ZeroSock is not a tool for bypassing internet restrictions. It is a high-performance L4 SOCKS5 router and load balancer built for server infrastructure, microservices, and large-scale data collection (e.g. scraping pipelines). It works like a scalpel: no bloat, strict destination control (whitelist-only routing), and maximum speed via zero-copy (splice on Linux).

📖 Overview & documentation

Key Use Cases

Resilient Egress Gateway and client-side load balancing

Problem: The app talks to external APIs or internal upstreams via DNS round-robin. When an upstream fails, DNS keeps returning its IP (TTL caching). The app hits timeouts and errors.

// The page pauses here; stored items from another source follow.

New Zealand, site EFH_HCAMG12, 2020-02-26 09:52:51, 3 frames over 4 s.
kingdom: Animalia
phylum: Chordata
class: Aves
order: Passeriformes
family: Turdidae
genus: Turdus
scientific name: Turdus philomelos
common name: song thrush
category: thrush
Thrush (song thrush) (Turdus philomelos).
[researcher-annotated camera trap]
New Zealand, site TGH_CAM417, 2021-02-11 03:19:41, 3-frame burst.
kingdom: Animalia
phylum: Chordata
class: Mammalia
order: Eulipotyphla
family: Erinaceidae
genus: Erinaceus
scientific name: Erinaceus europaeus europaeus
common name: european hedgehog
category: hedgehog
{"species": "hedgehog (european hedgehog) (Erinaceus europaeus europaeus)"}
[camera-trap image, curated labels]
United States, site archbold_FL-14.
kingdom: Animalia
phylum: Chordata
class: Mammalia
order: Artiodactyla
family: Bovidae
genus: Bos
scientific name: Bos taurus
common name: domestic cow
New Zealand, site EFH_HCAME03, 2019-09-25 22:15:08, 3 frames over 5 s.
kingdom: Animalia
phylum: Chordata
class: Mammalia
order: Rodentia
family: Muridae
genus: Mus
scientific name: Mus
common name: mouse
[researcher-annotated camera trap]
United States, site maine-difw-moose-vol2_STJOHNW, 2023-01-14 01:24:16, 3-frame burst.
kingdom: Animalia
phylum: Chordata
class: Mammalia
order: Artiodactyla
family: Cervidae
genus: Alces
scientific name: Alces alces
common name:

Solution with ZeroSock: Run ZeroSock locally next to the app (sidecar container or daemon). Point all outbound traffic to the local SOCKS5 port. ZeroSock performs active TCP health checks and removes dead upstreams from rotation immediately, bypassing DNS. The app sees a stable, healthy pool of backends without being aware of upstream failures.

Features

  • Custom minimal SOCKS5 parser (no third-party SOCKS library)
  • Supported auth methods: NO AUTH only
  • Supported commands: CONNECT only
  • Supported ATYP: IPv4 (0x01) and FQDN (0x03)
  • Unsupported by design: IPv6 (0x04), BIND, UDP ASSOCIATE
  • Host-based routing by FQDN from local YAML config
  • Round-robin load balancing across backend IP pools
  • TCP (L4) or optional HTTP (L7) healthchecks with Alive/Dead backend rotation
  • Strict zero-copy-compatible relay (io.Copy between raw *net.TCPConn, no bufio.Reader in data plane)
  • Built-in Prometheus metrics exporter (/metrics)
  • Graceful shutdown (SIGINT, SIGTERM) with configurable grace period

Why SOCKS5, not a transparent TCP balancer?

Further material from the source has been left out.